— START GIVEN ENTRIES —

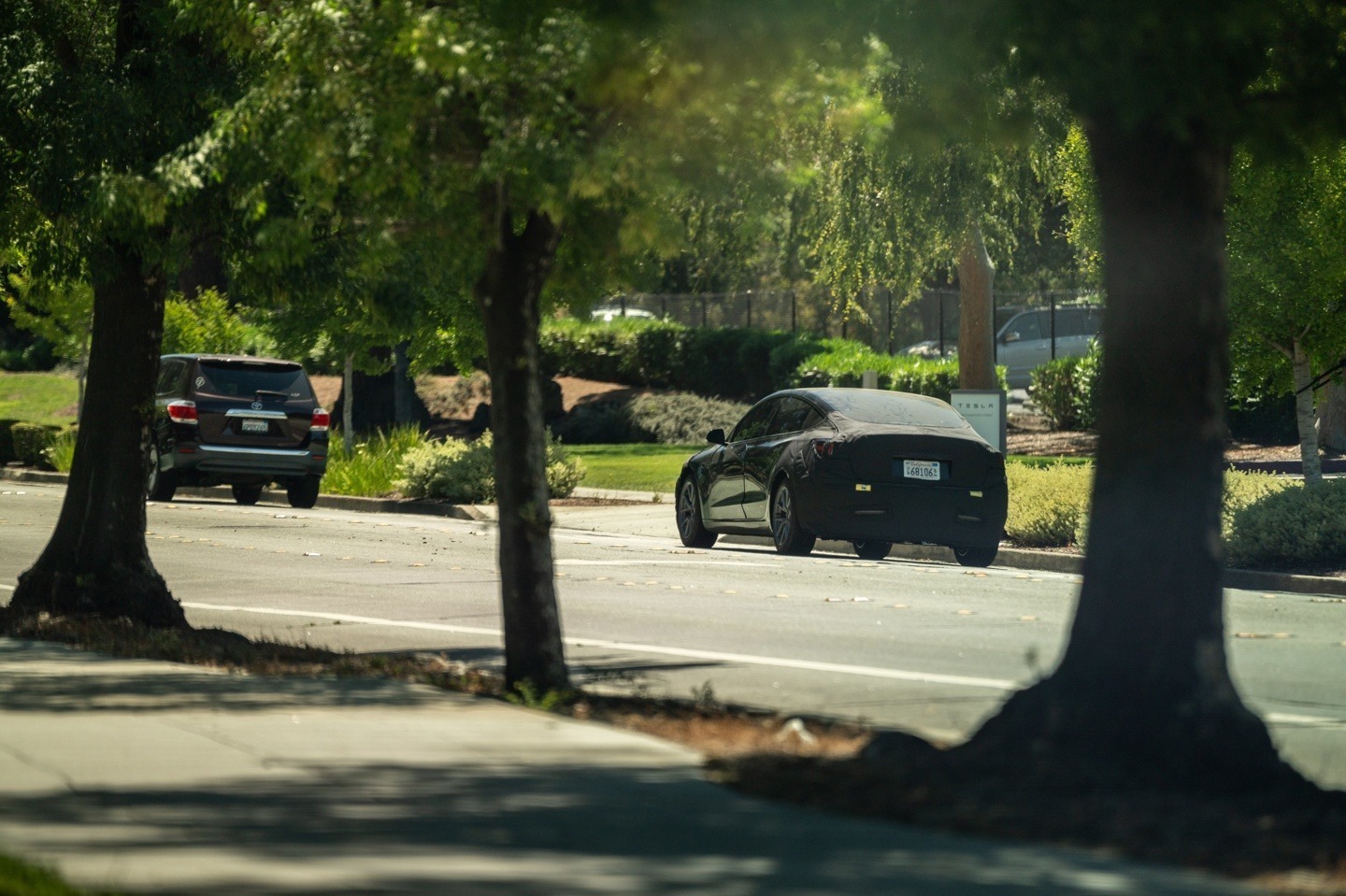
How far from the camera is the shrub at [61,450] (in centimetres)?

— END GIVEN ENTRIES —
— START GIVEN ENTRIES —

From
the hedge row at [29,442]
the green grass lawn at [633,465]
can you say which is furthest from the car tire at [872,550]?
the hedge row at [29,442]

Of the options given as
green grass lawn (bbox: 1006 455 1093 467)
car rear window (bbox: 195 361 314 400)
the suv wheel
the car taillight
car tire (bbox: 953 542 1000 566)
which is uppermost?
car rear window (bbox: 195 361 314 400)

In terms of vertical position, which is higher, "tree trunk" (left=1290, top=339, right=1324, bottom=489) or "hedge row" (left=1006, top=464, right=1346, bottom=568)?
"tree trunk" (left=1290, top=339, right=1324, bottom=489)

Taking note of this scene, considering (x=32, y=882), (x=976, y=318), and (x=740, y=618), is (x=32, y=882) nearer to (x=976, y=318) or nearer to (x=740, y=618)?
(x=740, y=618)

— END GIVEN ENTRIES —

[WHAT THE TASK ASKS]
Find each line above that contains the string "left", and copy those lines out in full.

[OUTPUT FOR THIS TASK]
In terms of vertical position, which is higher, "tree trunk" (left=1290, top=339, right=1324, bottom=489) or "hedge row" (left=1006, top=464, right=1346, bottom=568)?
"tree trunk" (left=1290, top=339, right=1324, bottom=489)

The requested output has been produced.